#### Lines of data:

-- begin --

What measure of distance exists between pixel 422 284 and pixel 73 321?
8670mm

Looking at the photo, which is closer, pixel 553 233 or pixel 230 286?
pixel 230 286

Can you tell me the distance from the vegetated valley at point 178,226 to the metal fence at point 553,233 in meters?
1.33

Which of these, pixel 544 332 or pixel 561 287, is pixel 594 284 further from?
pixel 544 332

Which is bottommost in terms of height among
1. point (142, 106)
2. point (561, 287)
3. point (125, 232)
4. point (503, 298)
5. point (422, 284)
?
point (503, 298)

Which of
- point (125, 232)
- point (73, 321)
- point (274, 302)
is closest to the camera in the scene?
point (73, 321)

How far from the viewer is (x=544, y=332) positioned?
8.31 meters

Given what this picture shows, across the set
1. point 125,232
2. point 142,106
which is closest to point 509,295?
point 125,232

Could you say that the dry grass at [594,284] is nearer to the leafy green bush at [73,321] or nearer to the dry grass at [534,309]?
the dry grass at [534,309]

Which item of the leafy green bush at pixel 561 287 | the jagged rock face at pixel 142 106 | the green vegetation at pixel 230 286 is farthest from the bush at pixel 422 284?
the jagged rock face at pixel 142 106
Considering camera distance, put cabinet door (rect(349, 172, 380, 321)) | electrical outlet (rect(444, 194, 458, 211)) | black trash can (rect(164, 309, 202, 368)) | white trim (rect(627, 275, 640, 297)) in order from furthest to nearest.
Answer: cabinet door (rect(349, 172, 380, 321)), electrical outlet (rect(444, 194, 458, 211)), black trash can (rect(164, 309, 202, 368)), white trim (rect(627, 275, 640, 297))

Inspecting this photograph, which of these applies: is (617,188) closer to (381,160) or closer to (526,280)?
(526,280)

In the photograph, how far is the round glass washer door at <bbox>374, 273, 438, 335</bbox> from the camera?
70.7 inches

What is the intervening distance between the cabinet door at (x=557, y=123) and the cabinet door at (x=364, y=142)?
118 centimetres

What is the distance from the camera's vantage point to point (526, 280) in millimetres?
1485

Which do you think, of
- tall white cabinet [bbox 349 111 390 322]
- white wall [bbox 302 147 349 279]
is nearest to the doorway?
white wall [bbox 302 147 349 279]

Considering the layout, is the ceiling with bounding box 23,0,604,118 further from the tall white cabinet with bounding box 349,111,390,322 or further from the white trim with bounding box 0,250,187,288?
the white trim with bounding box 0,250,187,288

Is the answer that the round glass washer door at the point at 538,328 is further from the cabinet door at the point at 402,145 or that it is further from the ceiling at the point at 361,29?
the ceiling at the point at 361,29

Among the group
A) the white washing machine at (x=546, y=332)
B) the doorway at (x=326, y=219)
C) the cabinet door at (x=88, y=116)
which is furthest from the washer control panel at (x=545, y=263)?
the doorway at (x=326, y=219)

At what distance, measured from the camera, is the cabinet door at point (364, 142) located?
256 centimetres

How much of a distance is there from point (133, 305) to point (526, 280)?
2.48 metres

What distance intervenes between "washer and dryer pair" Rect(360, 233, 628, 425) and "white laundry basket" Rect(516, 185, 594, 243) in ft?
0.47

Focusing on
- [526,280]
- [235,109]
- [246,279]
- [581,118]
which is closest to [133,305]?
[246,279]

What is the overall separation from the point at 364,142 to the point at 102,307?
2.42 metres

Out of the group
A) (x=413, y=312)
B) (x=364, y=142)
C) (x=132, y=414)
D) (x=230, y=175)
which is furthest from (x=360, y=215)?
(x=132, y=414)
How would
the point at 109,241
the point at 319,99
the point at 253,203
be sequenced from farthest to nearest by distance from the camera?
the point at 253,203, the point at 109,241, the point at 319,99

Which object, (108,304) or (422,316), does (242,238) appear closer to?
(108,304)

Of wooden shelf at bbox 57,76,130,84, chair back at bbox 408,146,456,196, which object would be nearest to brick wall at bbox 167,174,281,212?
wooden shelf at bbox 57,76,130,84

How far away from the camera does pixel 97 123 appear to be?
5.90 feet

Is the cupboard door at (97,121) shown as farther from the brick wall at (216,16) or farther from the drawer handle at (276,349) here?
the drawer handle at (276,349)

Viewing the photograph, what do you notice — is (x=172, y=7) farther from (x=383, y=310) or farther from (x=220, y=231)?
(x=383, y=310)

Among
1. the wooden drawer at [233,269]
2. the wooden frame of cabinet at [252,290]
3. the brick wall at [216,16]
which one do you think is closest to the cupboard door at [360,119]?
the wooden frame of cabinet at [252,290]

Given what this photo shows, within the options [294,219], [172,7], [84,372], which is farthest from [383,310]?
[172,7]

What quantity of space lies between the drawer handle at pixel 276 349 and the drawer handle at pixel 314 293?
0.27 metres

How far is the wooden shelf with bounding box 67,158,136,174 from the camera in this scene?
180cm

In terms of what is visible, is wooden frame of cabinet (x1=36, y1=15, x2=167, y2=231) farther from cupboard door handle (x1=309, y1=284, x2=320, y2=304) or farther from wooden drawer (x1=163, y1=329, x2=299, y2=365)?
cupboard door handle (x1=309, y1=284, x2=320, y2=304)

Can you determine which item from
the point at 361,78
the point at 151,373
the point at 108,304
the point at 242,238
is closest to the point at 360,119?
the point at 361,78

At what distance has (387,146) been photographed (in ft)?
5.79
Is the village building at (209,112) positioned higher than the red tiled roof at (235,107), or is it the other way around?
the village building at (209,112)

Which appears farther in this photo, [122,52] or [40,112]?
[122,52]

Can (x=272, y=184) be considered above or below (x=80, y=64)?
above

-- end --

#### Exercise details:
From the listing above, reproduce all the lines exactly.

#### Finished exercise:
What measure of distance exists between pixel 422 284 and pixel 73 321?
8670mm

Looking at the photo, which is closer, pixel 553 233 or pixel 230 286?
pixel 230 286

Can you tell me the distance from the vegetated valley at point 178,226 to the metal fence at point 553,233 in meters?
1.33

Which of these, pixel 544 332 or pixel 561 287, is pixel 594 284 further from?
pixel 544 332

Which is bottommost in terms of height among
1. point (142, 106)
2. point (561, 287)
3. point (125, 232)
4. point (503, 298)
5. point (422, 284)
?
point (503, 298)

Which of
- point (125, 232)
- point (73, 321)
- point (274, 302)
is closest to the camera in the scene?
point (73, 321)

How far from the viewer is (x=544, y=332) positioned?
8.31 meters

Given what this picture shows, across the set
1. point 125,232
2. point 142,106
which is closest to point 509,295?
point 125,232

Could you say that the dry grass at [594,284] is nearer to the leafy green bush at [73,321] or nearer to the dry grass at [534,309]?
the dry grass at [534,309]

Which item of the leafy green bush at pixel 561 287 | the jagged rock face at pixel 142 106 | the green vegetation at pixel 230 286 is farthest from the bush at pixel 422 284?
the jagged rock face at pixel 142 106
Considering camera distance, put cabinet door (rect(349, 172, 380, 321)) | electrical outlet (rect(444, 194, 458, 211)) | black trash can (rect(164, 309, 202, 368)) | white trim (rect(627, 275, 640, 297)) in order from furthest to nearest.
Answer: cabinet door (rect(349, 172, 380, 321)), electrical outlet (rect(444, 194, 458, 211)), black trash can (rect(164, 309, 202, 368)), white trim (rect(627, 275, 640, 297))

Inspecting this photograph, which of these applies: is (617,188) closer to (381,160) or closer to (526,280)?
(526,280)

In the photograph, how far is the round glass washer door at <bbox>374, 273, 438, 335</bbox> from the camera?
70.7 inches

What is the intervening distance between the cabinet door at (x=557, y=123) and the cabinet door at (x=364, y=142)?
118 centimetres

What is the distance from the camera's vantage point to point (526, 280) in millimetres?
1485

Which do you think, of
- tall white cabinet [bbox 349 111 390 322]
- white wall [bbox 302 147 349 279]
is nearest to the doorway?
white wall [bbox 302 147 349 279]

Considering the layout, is the ceiling with bounding box 23,0,604,118 further from the tall white cabinet with bounding box 349,111,390,322 or further from the white trim with bounding box 0,250,187,288?
the white trim with bounding box 0,250,187,288

Is the answer that the round glass washer door at the point at 538,328 is further from the cabinet door at the point at 402,145 or that it is further from the ceiling at the point at 361,29?
the ceiling at the point at 361,29

Among the group
A) the white washing machine at (x=546, y=332)
B) the doorway at (x=326, y=219)
C) the cabinet door at (x=88, y=116)
which is furthest from the washer control panel at (x=545, y=263)?
the doorway at (x=326, y=219)

At what distance, measured from the camera, is the cabinet door at point (364, 142) located?
256 centimetres

How much of a distance is there from point (133, 305) to point (526, 280)?
2.48 metres

What distance intervenes between "washer and dryer pair" Rect(360, 233, 628, 425) and "white laundry basket" Rect(516, 185, 594, 243) in ft?
0.47

Focusing on
- [526,280]
- [235,109]
- [246,279]
- [581,118]
which is closest to [133,305]?
[246,279]

What is the overall separation from the point at 364,142 to the point at 102,307?
2.42 metres

Out of the group
A) (x=413, y=312)
B) (x=364, y=142)
C) (x=132, y=414)
D) (x=230, y=175)
which is furthest from (x=360, y=215)?
(x=132, y=414)
How would
the point at 109,241
the point at 319,99
the point at 253,203
be sequenced from farthest to nearest by distance from the camera?
the point at 253,203, the point at 109,241, the point at 319,99

Which object, (108,304) or (422,316), does (242,238) appear closer to?
(108,304)

Of wooden shelf at bbox 57,76,130,84, chair back at bbox 408,146,456,196, which object would be nearest to brick wall at bbox 167,174,281,212?
wooden shelf at bbox 57,76,130,84

How far away from the camera does pixel 97 123 appear to be?
5.90 feet

Is the cupboard door at (97,121) shown as farther from the brick wall at (216,16) or farther from the drawer handle at (276,349) here?
the drawer handle at (276,349)

Viewing the photograph, what do you notice — is (x=172, y=7) farther from (x=383, y=310) or farther from (x=220, y=231)?
(x=383, y=310)

Among
1. the wooden drawer at [233,269]
2. the wooden frame of cabinet at [252,290]
3. the brick wall at [216,16]
which one do you think is closest to the cupboard door at [360,119]?
the wooden frame of cabinet at [252,290]

Given what this photo shows, within the options [294,219], [172,7], [84,372], which is farthest from [383,310]?
[172,7]

What quantity of space lies between the drawer handle at pixel 276 349 and the drawer handle at pixel 314 293?
0.27 metres

How far is the wooden shelf with bounding box 67,158,136,174 from the camera in this scene?
180cm

In terms of what is visible, is wooden frame of cabinet (x1=36, y1=15, x2=167, y2=231) farther from cupboard door handle (x1=309, y1=284, x2=320, y2=304) or farther from wooden drawer (x1=163, y1=329, x2=299, y2=365)?
cupboard door handle (x1=309, y1=284, x2=320, y2=304)

Can you determine which item from
the point at 361,78
the point at 151,373
the point at 108,304
the point at 242,238
is closest to the point at 360,119?
the point at 361,78

At what distance has (387,146) been photographed (in ft)?
5.79
Is the village building at (209,112) positioned higher than the red tiled roof at (235,107), or is it the other way around?
the village building at (209,112)

Which appears farther in this photo, [122,52] or [40,112]?
[122,52]

Can (x=272, y=184) be considered above or below (x=80, y=64)?
above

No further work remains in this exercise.